In this case paragraph 7a was not assailed as fraudulent. This gave the court jurisdiction. The appellee was only required to meet the issue on the items alleged in paragraph No. 7. Though the jury found the charge true, as contained in the plea to the jurisdiction, this in fact did not defeat the court's jurisdiction, and the court could render a judgment on the facts found. It was, under the pleadings in the case, justified in treating the finding on issue No. 3 immaterial, and disregarding it, as defeating the jurisdiction. The court was not without jurisdiction under the pleadings and properly entered judgment.
This, as we understand, will render the consideration of appellant's other *Page 956 propositions unnecessary, since, if the verdict did not defeat the jurisdiction it will make no difference if the court committed error in submitting fraud in appellee's seeking interest as part of his damages by the amendment, when he had not sued therefor in the beginning, as the petition without such claim for interest gave jurisdiction.

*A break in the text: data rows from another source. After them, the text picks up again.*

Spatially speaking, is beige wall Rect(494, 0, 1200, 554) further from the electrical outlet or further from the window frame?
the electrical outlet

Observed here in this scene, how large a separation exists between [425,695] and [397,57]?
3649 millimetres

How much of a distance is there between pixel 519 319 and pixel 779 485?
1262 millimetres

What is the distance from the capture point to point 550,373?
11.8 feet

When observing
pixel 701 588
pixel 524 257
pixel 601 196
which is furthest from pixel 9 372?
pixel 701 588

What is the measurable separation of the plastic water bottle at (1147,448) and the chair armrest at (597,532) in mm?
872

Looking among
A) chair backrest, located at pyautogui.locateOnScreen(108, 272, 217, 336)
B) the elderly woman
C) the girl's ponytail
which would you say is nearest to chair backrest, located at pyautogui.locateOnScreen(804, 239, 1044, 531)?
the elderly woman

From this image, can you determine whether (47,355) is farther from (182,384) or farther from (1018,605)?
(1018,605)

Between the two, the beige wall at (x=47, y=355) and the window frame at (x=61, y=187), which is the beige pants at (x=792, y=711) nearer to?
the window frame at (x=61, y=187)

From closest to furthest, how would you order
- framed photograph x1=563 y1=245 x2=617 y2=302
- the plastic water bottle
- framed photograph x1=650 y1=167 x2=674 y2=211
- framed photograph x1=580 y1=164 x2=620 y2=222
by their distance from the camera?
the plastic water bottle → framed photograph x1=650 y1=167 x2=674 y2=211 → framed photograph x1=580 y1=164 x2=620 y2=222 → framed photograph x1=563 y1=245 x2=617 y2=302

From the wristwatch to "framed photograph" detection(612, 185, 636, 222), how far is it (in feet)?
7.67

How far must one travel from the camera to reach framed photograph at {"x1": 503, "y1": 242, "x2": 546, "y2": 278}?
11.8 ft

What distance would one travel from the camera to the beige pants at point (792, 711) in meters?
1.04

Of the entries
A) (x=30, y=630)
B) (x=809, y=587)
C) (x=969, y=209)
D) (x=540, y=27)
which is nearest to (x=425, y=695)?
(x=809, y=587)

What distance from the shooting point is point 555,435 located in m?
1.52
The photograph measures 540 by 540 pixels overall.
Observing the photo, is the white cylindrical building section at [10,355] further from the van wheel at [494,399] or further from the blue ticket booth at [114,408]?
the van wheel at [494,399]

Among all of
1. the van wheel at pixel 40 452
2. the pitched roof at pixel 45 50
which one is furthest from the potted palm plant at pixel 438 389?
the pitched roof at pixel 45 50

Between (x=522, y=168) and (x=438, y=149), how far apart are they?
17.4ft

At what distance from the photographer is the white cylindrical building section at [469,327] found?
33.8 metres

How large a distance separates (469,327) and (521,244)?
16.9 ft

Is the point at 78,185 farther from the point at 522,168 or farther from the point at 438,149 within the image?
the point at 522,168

We understand from the record that the original petition claimed damages for a shortage of 3 tons and 57 pounds at $55.45 per ton, and for $100 for injury to the cattle. The fact that the $100 was eliminated by exception would not necessarily dismiss the case, especially when the appellee amended the petition. He had the right to set up additional damages. He may have honestly believed he had the right to the profits in his contract, and he was not altogether without authority in demanding the highest market value of the product between the breach of the contract and the date of the trial. Judge Boyce of this court said in Thrift Oil Co. v. Newton, 227 S.W. 496:
"The Texas courts, at an early date, approved the rule that the vendee, on breach by the vendor of a contract of sale of personal property, where he has paid the purchase price in advance, might recover as damages the difference between the contract price and the highest value of the property between the date or breach and the trial, provided the suit was brought within a reasonable time: and this rule has been followed by later decisions."
Among the cases cited is Johnson v. Miller, 163 S.W. 593, opinion written by Mr. Justice Hendricks, at that time on this court. We do not now hold, however that the measure set up by appellee in his petition was the proper measure of damages in this case but the rule was certainly sufficiently near appellee's situation to give him grounds for believing he might recover on that measure, and when he so alleged he placed himself within the jurisdiction of the court, though he possibly could not recover interest, and knew he had not lost the 933 pounds addition to his alleged original loss. We conclude the judgment should be affirmed.